* _Stated goal_: Rewrite the listing below, changing every "glass jar" to "mason jar" and leaving everything else as it is.

********************

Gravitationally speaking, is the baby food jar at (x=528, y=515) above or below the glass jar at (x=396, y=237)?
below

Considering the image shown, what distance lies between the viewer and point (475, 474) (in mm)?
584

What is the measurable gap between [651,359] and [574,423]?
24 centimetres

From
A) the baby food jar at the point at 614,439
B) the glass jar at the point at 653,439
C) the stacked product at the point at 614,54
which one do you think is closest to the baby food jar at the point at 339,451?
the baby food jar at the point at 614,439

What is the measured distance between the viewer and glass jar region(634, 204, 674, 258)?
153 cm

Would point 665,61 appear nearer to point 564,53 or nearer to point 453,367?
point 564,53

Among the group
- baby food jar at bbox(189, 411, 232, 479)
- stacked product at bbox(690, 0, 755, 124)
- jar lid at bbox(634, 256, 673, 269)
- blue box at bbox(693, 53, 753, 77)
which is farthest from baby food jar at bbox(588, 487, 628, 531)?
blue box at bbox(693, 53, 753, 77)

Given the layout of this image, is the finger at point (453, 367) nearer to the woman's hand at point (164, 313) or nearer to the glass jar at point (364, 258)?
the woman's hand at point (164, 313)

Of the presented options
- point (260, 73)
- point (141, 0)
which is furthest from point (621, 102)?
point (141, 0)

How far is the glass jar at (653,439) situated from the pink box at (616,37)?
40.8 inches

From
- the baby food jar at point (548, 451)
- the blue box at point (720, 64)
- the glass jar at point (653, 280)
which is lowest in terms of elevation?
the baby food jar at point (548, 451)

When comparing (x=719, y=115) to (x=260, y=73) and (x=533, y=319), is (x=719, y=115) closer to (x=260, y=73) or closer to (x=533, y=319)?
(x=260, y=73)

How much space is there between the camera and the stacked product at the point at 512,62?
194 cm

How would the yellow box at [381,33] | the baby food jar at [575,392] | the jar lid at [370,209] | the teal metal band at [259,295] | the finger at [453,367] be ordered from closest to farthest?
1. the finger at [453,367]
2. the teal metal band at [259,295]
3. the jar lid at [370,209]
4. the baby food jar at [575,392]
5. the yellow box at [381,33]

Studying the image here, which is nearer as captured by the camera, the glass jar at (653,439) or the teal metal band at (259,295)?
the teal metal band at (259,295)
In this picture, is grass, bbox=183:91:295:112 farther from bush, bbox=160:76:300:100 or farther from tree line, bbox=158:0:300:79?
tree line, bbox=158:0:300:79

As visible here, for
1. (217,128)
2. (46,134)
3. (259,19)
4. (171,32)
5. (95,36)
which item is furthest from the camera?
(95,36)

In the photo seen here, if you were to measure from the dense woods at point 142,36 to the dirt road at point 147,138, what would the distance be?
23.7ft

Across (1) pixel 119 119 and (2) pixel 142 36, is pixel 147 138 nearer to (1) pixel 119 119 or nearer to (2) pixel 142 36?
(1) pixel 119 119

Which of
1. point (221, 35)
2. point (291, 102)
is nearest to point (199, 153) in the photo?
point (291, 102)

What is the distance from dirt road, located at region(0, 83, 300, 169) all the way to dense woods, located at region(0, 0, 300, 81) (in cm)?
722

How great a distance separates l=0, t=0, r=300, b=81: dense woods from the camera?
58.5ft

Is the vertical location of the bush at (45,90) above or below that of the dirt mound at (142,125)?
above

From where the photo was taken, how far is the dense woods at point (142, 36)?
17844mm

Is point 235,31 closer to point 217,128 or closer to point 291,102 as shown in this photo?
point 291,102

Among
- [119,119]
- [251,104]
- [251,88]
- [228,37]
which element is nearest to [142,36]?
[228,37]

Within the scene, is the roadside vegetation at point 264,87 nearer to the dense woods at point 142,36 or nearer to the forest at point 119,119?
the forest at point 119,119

********************

* _Written reply_:
Gravitationally speaking, is the baby food jar at (x=528, y=515) above or below the mason jar at (x=396, y=237)?
below

Considering the image shown, what distance lies between the viewer and point (475, 474) (in mm)?
584

What is the measurable gap between [651,359] and [574,423]?
24 centimetres

From
A) the baby food jar at the point at 614,439
B) the mason jar at the point at 653,439
C) the stacked product at the point at 614,54
which one do you think is closest to the baby food jar at the point at 339,451?
the baby food jar at the point at 614,439

What is the measured distance between the viewer and mason jar region(634, 204, 674, 258)?
153 cm

Would point 665,61 appear nearer to point 564,53 or nearer to point 453,367?
point 564,53

Among the group
- baby food jar at bbox(189, 411, 232, 479)
- stacked product at bbox(690, 0, 755, 124)
- jar lid at bbox(634, 256, 673, 269)
- blue box at bbox(693, 53, 753, 77)
which is farthest from baby food jar at bbox(588, 487, 628, 531)?
blue box at bbox(693, 53, 753, 77)

Given the layout of this image, is the finger at point (453, 367) nearer to the woman's hand at point (164, 313) or nearer to the mason jar at point (364, 258)?
the woman's hand at point (164, 313)

Of the presented options
- point (260, 73)
- point (141, 0)
which is furthest from point (621, 102)?
point (141, 0)

How far is the mason jar at (653,439) situated from the pink box at (616,37)?
40.8 inches

From
- the baby food jar at point (548, 451)
- the blue box at point (720, 64)
- the mason jar at point (653, 280)
which is lowest in terms of elevation?
the baby food jar at point (548, 451)

When comparing (x=719, y=115) to (x=260, y=73) and (x=533, y=319), is (x=719, y=115) closer to (x=260, y=73) or closer to (x=533, y=319)?
(x=260, y=73)

How much space is there between the camera and the stacked product at the point at 512,62?
194 cm

How would the yellow box at [381,33] | the baby food jar at [575,392] | the jar lid at [370,209] | the teal metal band at [259,295] | the finger at [453,367] be ordered from closest to farthest?
1. the finger at [453,367]
2. the teal metal band at [259,295]
3. the jar lid at [370,209]
4. the baby food jar at [575,392]
5. the yellow box at [381,33]

Studying the image here, which is nearer as captured by the camera, the mason jar at (653,439) or the teal metal band at (259,295)?
the teal metal band at (259,295)
In this picture, is grass, bbox=183:91:295:112 farther from bush, bbox=160:76:300:100 or farther from tree line, bbox=158:0:300:79?
tree line, bbox=158:0:300:79

As visible here, for
1. (217,128)
2. (46,134)
3. (259,19)
4. (171,32)
5. (95,36)
which item is furthest from the camera?
(95,36)

In the photo seen here, if you were to measure from the dense woods at point 142,36 to the dirt road at point 147,138, what would the distance be?
23.7ft

Across (1) pixel 119 119 and (2) pixel 142 36, is pixel 147 138 nearer to (1) pixel 119 119 or nearer to (2) pixel 142 36?
(1) pixel 119 119

Which of
1. point (221, 35)
2. point (291, 102)
is nearest to point (199, 153) in the photo?
point (291, 102)

What is the distance from dirt road, located at region(0, 83, 300, 169) all the way to dense woods, located at region(0, 0, 300, 81) (in cm)?
722

How great a distance separates l=0, t=0, r=300, b=81: dense woods from the camera?
58.5ft

Is the vertical location of the bush at (45,90) above or below that of the dirt mound at (142,125)?
above

From where the photo was taken, how far is the dense woods at point (142, 36)?
17844mm

Is point 235,31 closer to point 217,128 or closer to point 291,102 as shown in this photo?
point 291,102

Among
- [119,119]
- [251,104]
- [251,88]
- [228,37]
which element is nearest to [142,36]?
[228,37]

Within the scene, is the roadside vegetation at point 264,87 nearer to the dense woods at point 142,36 or nearer to the forest at point 119,119?
the forest at point 119,119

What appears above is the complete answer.